In August, the R.I. Department of Transportation announced that it had selected Skanska, McCourt Construction and AETNA Bridge Co. to oversee the design-build project along the Providence-Cranston-Warwick corridor of I-95.
Construction started that month, and will "be substantially complete" by August 2030, Sweden-based Skanska said in an announcement on Friday. The state has until 2031 to finish the project.
The project is slated to cost $779 million total, according to RIDOT, with the project offset by $251 million in federal Bridge Investment Program funding.

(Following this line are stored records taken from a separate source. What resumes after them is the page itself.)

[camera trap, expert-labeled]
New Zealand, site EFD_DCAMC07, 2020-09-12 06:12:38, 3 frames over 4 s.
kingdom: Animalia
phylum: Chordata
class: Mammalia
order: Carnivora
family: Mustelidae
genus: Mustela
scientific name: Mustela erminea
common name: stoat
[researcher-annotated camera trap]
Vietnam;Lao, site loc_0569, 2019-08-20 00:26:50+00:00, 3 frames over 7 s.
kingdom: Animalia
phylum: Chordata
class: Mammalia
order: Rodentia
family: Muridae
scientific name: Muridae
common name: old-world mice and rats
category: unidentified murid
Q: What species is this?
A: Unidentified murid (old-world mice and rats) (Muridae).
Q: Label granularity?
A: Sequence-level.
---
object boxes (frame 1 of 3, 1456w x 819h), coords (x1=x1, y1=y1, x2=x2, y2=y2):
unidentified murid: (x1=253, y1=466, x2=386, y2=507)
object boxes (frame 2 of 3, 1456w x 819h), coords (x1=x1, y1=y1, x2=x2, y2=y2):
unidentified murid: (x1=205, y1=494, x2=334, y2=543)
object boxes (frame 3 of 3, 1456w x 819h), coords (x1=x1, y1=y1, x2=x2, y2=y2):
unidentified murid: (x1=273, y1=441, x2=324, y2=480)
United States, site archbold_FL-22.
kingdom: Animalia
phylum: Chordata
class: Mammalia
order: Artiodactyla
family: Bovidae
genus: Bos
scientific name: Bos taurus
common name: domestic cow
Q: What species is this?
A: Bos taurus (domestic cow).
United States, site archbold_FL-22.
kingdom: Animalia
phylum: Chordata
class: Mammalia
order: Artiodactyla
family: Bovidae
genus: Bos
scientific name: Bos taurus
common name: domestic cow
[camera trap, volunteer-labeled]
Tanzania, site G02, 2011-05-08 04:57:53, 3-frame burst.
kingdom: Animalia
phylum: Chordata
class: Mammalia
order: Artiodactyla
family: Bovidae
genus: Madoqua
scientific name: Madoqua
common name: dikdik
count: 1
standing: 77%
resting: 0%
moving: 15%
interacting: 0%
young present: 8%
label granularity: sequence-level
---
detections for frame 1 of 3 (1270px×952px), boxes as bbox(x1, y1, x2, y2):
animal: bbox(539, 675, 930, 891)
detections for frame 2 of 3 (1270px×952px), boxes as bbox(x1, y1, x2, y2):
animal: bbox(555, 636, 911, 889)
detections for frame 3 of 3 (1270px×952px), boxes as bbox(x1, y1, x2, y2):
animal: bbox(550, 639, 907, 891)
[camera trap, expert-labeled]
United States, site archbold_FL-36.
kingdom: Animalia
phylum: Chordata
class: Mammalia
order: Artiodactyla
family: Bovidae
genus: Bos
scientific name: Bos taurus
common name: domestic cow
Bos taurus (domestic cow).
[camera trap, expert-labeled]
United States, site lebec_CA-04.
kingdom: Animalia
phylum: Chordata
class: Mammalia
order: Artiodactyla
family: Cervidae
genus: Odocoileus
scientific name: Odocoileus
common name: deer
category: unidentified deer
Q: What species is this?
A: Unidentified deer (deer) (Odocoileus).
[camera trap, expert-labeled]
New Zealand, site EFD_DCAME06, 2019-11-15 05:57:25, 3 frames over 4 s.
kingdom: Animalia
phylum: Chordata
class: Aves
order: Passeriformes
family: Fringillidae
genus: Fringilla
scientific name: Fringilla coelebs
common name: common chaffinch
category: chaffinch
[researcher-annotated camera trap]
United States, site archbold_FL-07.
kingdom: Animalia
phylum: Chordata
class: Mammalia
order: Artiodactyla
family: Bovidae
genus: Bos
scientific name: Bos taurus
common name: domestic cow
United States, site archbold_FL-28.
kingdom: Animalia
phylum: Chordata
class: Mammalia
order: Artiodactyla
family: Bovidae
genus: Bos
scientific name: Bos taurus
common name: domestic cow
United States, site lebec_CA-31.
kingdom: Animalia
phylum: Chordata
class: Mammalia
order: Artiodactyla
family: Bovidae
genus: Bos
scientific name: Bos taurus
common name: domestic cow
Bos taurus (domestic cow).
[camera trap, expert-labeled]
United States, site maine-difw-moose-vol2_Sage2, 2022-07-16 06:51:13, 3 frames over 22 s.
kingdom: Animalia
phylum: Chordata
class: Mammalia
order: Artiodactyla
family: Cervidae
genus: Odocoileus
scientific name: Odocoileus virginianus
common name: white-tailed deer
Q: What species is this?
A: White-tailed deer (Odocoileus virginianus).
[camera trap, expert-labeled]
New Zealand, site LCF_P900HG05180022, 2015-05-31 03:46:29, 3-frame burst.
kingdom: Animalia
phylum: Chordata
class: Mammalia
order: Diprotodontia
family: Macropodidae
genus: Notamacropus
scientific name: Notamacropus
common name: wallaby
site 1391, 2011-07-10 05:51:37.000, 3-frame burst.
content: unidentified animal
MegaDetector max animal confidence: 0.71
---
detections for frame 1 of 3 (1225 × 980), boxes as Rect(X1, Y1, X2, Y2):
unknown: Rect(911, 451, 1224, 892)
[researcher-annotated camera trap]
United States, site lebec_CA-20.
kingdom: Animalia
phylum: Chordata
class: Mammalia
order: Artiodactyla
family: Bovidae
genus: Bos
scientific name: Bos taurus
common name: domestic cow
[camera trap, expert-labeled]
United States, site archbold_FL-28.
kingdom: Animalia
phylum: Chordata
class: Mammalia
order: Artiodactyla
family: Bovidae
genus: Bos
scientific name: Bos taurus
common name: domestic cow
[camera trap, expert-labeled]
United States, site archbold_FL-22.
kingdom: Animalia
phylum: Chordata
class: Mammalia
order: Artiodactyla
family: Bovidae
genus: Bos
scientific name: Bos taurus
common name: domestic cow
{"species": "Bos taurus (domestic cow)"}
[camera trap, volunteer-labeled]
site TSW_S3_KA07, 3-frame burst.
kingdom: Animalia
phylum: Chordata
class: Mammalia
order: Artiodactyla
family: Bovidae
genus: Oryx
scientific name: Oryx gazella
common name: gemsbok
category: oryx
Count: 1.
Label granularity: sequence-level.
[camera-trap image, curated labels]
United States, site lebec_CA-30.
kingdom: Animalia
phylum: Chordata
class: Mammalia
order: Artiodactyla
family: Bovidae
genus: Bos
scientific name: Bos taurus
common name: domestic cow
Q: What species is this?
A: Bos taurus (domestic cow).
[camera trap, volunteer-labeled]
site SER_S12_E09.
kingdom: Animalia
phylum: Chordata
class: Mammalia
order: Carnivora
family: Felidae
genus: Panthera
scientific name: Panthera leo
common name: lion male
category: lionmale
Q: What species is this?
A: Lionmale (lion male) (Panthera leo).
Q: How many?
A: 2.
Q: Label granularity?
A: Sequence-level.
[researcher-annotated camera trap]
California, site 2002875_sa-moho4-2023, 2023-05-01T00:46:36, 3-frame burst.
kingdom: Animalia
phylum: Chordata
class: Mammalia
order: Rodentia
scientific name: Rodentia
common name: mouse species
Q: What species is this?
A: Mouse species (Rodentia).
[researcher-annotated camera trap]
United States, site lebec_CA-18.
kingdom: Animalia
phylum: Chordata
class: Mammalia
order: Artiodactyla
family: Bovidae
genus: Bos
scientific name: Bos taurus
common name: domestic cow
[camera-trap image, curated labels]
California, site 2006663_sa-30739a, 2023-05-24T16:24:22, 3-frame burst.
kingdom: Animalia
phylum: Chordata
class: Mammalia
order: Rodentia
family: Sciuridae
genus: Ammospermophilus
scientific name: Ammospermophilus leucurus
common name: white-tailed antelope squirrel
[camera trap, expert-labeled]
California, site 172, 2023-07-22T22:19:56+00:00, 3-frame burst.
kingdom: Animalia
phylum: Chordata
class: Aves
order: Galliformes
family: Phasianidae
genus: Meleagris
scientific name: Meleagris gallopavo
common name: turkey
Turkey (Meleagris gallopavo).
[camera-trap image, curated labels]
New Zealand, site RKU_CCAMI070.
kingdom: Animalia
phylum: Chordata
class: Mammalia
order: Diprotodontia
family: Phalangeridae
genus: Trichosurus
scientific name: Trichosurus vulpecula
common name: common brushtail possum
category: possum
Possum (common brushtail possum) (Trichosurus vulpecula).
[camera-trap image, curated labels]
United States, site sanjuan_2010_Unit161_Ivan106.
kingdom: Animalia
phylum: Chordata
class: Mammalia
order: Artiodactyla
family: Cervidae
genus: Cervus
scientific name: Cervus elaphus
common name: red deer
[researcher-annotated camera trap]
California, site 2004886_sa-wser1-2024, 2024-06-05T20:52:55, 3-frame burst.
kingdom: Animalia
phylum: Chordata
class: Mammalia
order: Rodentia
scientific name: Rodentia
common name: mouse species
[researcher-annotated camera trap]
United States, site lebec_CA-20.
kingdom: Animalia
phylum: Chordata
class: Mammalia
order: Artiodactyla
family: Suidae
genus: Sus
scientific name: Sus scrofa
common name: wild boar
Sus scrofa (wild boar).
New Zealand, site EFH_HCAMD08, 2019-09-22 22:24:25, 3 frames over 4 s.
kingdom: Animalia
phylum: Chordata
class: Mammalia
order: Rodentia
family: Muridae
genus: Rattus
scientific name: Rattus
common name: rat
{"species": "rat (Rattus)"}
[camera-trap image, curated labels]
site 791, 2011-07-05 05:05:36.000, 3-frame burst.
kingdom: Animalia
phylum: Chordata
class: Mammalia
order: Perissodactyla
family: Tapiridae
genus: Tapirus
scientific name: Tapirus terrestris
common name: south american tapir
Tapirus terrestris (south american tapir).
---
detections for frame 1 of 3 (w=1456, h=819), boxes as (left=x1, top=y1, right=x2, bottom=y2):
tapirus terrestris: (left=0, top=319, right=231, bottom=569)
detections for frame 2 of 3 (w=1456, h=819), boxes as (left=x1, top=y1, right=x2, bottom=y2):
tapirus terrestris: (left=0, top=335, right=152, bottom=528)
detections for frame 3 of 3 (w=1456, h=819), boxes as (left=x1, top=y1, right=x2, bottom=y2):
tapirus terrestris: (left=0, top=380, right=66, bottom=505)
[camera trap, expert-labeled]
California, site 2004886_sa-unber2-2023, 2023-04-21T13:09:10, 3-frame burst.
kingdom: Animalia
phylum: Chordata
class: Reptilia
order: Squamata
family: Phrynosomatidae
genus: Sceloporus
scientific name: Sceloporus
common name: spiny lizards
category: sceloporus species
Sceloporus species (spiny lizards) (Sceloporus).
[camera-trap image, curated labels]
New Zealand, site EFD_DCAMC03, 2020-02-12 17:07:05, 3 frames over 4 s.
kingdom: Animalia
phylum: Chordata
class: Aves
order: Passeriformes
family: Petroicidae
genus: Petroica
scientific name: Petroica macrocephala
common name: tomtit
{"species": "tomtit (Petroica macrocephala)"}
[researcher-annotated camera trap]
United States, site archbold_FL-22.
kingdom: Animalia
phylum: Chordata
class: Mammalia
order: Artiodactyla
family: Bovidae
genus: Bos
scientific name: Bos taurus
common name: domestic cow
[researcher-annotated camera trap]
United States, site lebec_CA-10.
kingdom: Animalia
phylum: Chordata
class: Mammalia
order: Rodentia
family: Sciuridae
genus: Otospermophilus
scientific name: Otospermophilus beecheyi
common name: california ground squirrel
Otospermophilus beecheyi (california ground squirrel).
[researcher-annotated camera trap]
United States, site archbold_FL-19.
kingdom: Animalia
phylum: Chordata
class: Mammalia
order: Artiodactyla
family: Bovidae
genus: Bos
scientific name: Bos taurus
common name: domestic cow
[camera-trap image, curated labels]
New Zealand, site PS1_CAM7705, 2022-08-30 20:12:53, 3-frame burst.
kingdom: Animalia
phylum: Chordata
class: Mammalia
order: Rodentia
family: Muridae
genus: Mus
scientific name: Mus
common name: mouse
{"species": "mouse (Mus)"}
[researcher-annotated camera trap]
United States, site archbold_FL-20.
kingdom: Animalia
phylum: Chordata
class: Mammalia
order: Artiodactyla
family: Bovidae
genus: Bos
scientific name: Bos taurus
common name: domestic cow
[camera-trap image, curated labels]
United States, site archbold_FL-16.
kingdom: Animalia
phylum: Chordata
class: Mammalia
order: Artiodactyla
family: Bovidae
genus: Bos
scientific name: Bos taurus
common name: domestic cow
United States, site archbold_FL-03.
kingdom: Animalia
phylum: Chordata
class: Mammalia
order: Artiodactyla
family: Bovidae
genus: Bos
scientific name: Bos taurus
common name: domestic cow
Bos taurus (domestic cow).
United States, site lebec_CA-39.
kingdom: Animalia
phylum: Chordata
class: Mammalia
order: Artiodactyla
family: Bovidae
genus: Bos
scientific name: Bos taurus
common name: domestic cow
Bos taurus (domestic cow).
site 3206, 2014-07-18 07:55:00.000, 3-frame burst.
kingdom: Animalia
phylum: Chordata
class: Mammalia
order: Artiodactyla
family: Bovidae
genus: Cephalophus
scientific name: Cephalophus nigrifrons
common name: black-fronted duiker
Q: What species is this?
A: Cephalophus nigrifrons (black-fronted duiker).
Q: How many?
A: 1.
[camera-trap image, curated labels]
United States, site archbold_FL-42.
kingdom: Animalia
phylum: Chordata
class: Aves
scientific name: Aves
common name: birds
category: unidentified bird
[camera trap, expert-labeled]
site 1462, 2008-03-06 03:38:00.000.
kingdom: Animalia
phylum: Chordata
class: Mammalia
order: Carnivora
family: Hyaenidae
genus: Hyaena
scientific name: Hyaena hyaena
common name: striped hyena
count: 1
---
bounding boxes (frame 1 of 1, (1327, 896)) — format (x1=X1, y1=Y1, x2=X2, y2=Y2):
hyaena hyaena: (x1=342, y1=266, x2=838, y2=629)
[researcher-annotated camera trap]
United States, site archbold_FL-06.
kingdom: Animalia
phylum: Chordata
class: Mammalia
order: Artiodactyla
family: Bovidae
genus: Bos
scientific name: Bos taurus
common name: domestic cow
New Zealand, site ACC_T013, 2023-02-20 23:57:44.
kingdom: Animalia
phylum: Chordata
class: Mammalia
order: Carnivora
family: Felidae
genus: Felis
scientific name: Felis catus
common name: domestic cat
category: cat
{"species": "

Construction does not overlap with the Washington Bridge removal and replacement, with state officials having applied for the BIP grant prior to the westbound bridge's emergency closure last December. The funding marked RIDOT's largest federal grant date.
Aetna Bridge, one of the three companies working on the project, was among the 13 companies that the state named in a lawsuit alleging inadequate notice of structural issues on the Washington Bridge.
Rhode Island will contribute a $62.75 million match for the BIP award and will also draw from $411.8 million in Statewide Transportation Improvement Program dollars; $42.76 million in reallocated funds; and a $10.69 million state match for reallocated funds, RIDOT spokesperson Charles St. Martin III told PBN in August.
St. Martin said that the project will also facilitate more green spaces and the creation of a bike path along a newly constructed boulevard.
Under the I-95 project, the three selected companies will remove 15 bridges rated as being in poor or fair-to-poor condition. Of those bridges, 12 will be replaced, while another three will be removed amid other roadway realignments.
The impacted corridor carries around 185,000 vehicles daily, according to state data, including about 9,000 trucks and other heavy freight vehicles.
The project will ultimately eliminate "three of the top 5 most-traveled, structurally deficient bridges in that state," Skanska detailed; reduce the number of poorly rated bridges in the state by 7.6%; remove permit restrictions on most truck freight and create general improvements to freight traffic flow.